_Records for processing_

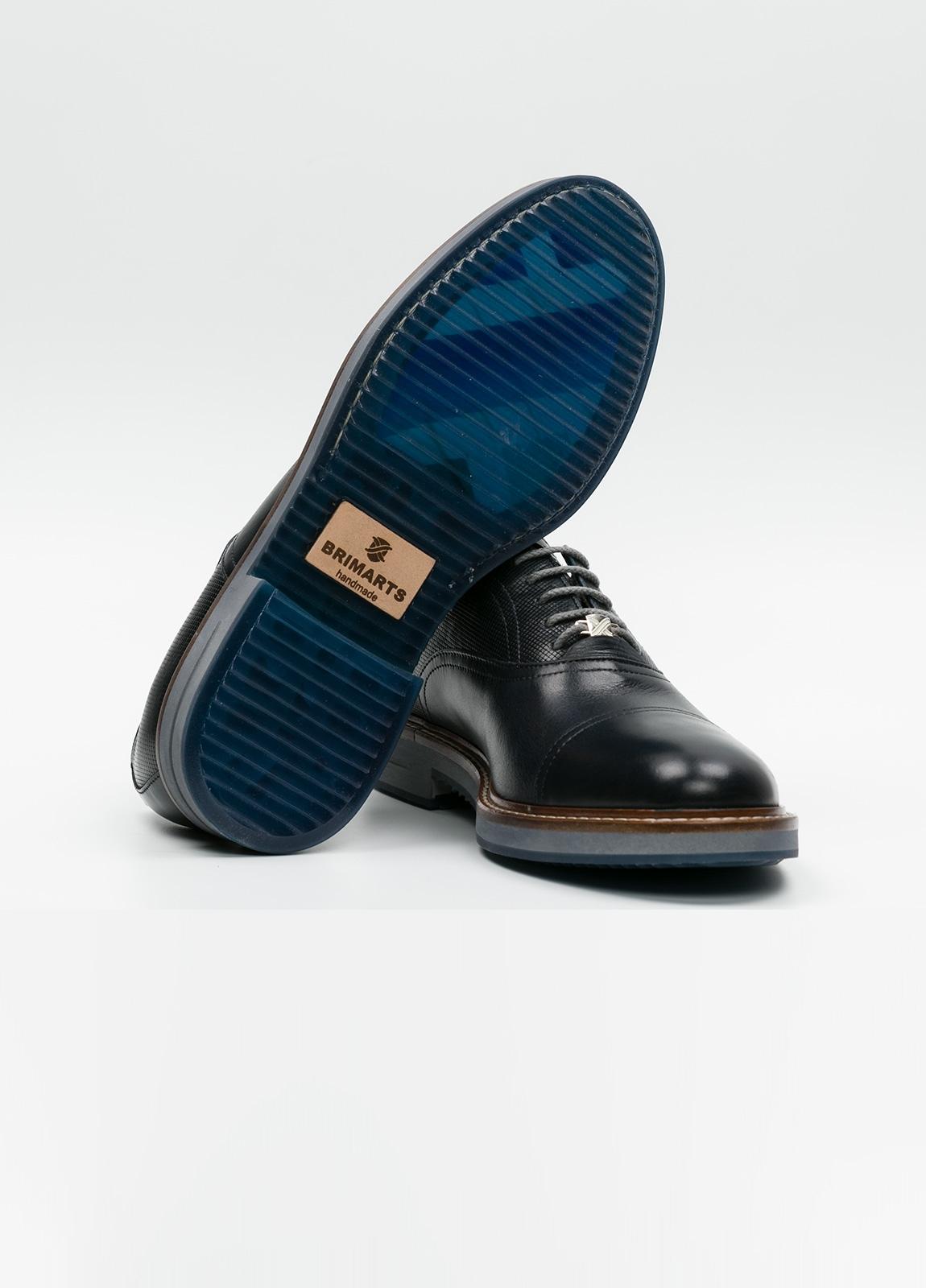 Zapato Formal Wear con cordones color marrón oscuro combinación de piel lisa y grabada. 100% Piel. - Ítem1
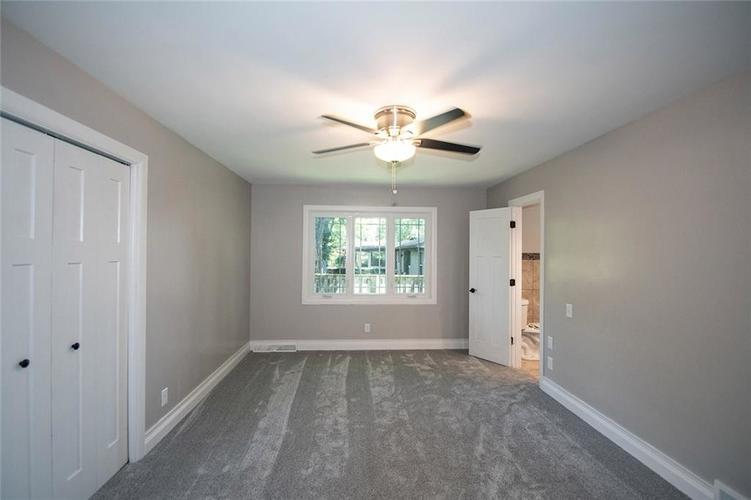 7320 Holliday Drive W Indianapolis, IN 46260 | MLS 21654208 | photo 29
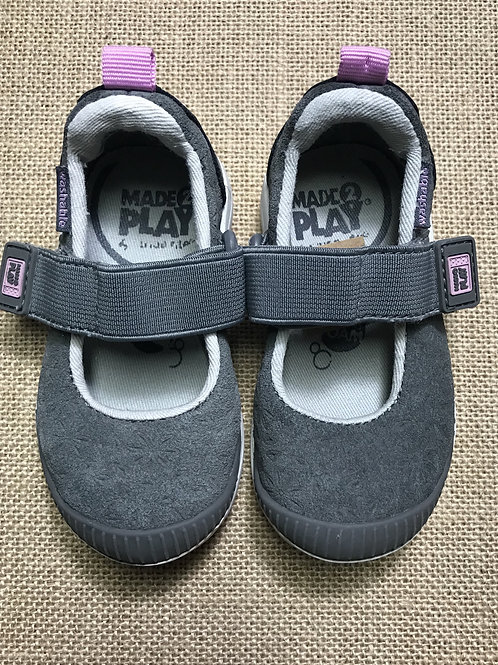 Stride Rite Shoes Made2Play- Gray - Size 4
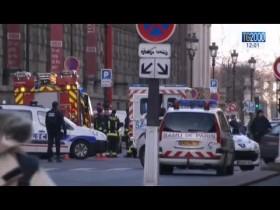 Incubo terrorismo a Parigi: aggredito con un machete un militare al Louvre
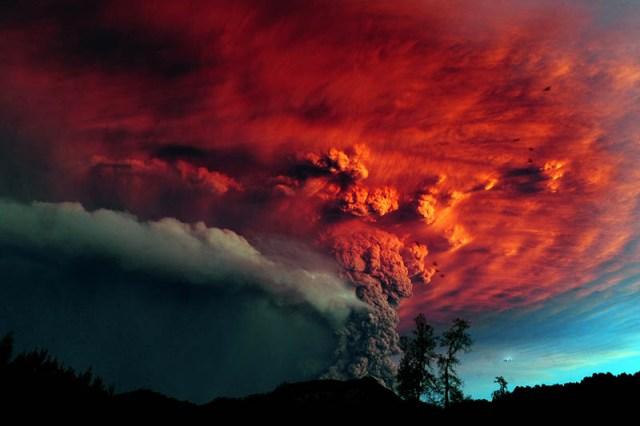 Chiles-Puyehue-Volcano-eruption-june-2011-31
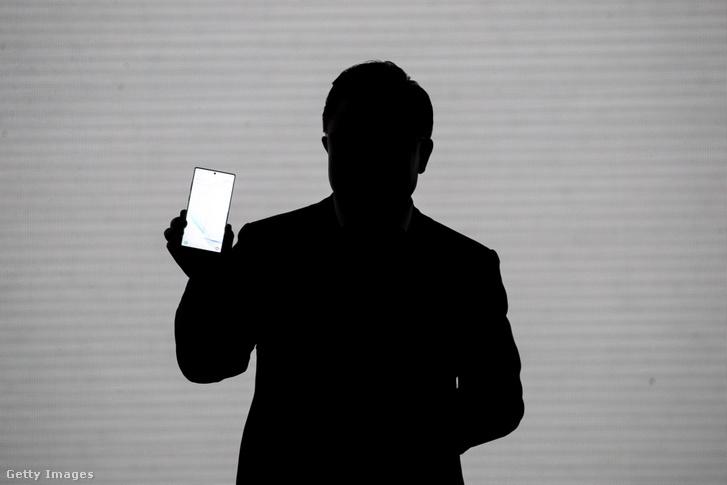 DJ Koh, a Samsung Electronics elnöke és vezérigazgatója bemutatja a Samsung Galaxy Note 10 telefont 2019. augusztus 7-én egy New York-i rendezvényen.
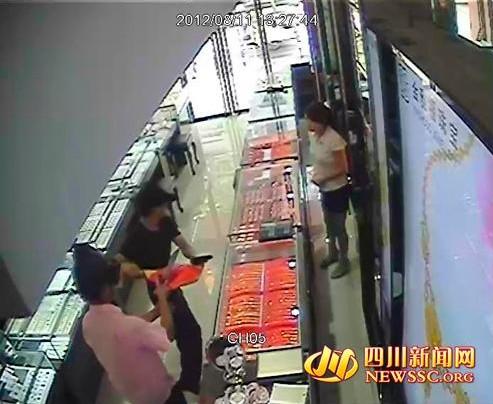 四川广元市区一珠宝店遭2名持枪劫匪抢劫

_Your goal_
Print only the lines from the one with "Incubo terrorismo a" through the last line of the data above, exactly and with both ends, and please omit any pictures.

_Response area_
 Incubo terrorismo a Parigi: aggredito con un machete un militare al Louvre
 Chiles-Puyehue-Volcano-eruption-june-2011-31
 DJ Koh, a Samsung Electronics elnöke és vezérigazgatója bemutatja a Samsung Galaxy Note 10 telefont 2019. augusztus 7-én egy New York-i rendezvényen.
 四川广元市区一珠宝店遭2名持枪劫匪抢劫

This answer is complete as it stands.